Oraciones. – Diane A.

Informarse sobre la enfermedad

Mucha investigación. – Mark O.

Hace mucho tiempo aprendí a caminar y al mismo tiempo masticar chicle, por lo que puedo realizar múltiples tareas. Tarde o temprano todos moriremos, nadie puede escapar de la muerte. 

Nací y crecí en el área de Los Ángeles, por lo que los terremotos SIEMPRE han sido parte de mi vida. Y toda la vida he sido un corredor, sobre todo sobre las vías de tránsito de automóviles. Siempre había esperado que un terremoto o un conductor saliéndose de control me sacara del camino. Puedo ver a los conductores, pero realmente no puedo hacer nada para controlarlos. Luego llegó a mi vida el mieloma. Así que lo que he hecho es conocer un poco más acerca de esta enfermedad y aprender a cuestionar lo que sugieren (mi equipo de atención médica) sobre los tratamientos. Pero siempre me he asegurado de que sus sugerencias se ajusten a mis necesidades específicas. 

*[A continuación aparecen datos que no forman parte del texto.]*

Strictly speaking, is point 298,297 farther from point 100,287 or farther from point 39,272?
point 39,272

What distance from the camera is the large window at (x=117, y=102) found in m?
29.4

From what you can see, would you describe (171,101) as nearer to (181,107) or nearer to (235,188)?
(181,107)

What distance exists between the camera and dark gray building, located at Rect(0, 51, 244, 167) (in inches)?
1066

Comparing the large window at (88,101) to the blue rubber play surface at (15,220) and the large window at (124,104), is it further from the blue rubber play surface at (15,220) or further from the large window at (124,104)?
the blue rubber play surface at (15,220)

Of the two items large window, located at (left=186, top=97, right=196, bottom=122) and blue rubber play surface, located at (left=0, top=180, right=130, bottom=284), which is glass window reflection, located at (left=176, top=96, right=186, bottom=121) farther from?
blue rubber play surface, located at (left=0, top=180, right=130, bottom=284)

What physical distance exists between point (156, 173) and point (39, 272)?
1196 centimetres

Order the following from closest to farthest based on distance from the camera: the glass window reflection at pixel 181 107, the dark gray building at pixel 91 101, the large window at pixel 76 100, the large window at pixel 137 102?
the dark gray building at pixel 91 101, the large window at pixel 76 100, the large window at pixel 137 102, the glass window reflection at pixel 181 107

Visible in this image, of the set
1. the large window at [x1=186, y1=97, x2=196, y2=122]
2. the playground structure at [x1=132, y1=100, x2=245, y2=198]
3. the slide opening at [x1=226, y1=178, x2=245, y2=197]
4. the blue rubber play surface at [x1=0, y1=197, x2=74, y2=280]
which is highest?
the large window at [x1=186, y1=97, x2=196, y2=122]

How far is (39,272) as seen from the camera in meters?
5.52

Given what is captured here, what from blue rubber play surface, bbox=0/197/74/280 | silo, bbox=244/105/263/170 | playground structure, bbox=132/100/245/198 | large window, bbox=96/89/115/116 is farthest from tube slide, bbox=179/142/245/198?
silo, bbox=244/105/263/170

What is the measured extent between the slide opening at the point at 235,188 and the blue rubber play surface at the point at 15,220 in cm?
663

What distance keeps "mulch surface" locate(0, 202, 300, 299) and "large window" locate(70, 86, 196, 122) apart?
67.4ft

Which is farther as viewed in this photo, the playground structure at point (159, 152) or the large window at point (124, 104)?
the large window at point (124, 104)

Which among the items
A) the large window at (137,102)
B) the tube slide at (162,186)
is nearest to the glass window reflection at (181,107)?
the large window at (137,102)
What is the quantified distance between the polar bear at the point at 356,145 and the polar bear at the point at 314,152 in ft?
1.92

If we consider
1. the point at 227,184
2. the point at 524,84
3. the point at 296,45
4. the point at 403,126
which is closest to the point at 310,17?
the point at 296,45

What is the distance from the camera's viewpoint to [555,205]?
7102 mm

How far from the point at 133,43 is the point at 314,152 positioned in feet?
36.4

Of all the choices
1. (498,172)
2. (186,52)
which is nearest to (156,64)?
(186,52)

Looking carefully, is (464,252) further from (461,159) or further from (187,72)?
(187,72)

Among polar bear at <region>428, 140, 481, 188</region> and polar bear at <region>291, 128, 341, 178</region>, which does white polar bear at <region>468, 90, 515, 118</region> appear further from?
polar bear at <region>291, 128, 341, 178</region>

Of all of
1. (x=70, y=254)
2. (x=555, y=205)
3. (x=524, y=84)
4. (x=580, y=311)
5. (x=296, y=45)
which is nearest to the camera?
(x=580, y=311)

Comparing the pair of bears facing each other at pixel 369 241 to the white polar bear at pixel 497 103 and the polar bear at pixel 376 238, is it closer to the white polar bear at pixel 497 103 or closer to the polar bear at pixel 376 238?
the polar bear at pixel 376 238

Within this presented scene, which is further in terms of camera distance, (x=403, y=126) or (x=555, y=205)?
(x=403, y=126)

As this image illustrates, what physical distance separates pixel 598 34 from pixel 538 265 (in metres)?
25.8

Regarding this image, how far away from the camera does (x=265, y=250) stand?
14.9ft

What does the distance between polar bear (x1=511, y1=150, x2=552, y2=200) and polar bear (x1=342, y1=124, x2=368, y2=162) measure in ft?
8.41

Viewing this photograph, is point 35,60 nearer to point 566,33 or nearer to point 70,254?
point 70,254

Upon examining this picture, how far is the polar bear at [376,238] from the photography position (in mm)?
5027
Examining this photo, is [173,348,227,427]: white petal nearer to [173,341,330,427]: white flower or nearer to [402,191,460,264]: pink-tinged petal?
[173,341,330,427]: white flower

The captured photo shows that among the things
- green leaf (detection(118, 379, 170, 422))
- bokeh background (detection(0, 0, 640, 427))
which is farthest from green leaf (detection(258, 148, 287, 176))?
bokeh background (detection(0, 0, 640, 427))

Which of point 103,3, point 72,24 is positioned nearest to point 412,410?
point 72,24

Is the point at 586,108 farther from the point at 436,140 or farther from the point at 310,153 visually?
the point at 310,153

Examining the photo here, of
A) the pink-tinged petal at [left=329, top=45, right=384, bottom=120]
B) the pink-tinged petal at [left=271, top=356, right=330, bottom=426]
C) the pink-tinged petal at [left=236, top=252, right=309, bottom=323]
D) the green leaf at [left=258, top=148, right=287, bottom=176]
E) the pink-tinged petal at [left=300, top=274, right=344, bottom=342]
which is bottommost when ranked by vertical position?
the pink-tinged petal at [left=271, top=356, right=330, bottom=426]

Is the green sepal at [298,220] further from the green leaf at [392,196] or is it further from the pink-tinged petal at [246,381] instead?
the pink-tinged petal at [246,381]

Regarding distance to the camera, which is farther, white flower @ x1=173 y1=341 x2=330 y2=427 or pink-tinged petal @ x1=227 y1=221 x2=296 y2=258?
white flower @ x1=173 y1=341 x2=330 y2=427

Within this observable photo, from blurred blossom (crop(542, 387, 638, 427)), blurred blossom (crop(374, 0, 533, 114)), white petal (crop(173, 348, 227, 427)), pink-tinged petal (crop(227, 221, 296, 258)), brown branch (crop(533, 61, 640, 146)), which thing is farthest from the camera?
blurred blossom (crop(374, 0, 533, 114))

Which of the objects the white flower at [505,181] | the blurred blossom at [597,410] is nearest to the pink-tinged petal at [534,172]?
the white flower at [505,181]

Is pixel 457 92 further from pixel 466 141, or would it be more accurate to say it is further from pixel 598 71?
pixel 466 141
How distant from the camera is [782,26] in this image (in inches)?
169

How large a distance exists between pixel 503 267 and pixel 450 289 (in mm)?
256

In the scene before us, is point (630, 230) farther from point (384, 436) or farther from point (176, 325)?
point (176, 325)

Mi tratamiento específico actual, por ejemplo, incluye Ninlaro porque cuando llegó el momento de volver a usar un inhibidor de proteasoma en mi tratamiento, estaba trabajando a tiempo completo y acudir a un centro de infusión para una inyección intravenosa fue simplemente un inconveniente. El conocimiento es el poder para cambiar el curso del tratamiento, incluso si no cambia el resultado inevitable. –Brian Helstein

Servir a otros

A la edad de 48 años comencé la universidad, obtuve mi maestría en psicología después de 8 años … estudié 3.000 horas para ser psicoterapeuta con licencia, construí una próspera práctica privada y luego me diagnosticaron. La psicoterapia no es un trabajo donde te puedas enfermar. Los pacientes dependen de ti para estar allí semanalmente. Entonces, tuve que cerrar mi práctica. Fue muy difícil. Lo he superado con mi fe, creyendo que Dios sabía todo esto antes de que me sucediera, y cambiando mi propósito de ayudar a los demás como su terapeuta, a simplemente ayudar a los demás día a día como Dios los trae a mi vida. –Mary V.

He seguido trabajando. Tomé 2-3 meses de descanso cuando comencé mi quimioterapia. Estoy en remisión desde hace 4 años. Trabajo en el YMCA y comencé el programa LiveStrong en el YMCA 1 año antes de mi diagnóstico. Este es un programa gratuito de 3 meses para cualquier sobreviviente de cáncer. ¡Investiga si hay un YMCA cercano que también ofrezca este programa! Te ayudará a ganar fortaleza, estabilidad y apoyo social. Yo participé en él y también impartí clases. – Becky H.M.

Invertir mi tiempo al servicio de mis compañeros amigos del mieloma me ha brindado una gran satisfacción y alegría. –Jenny A.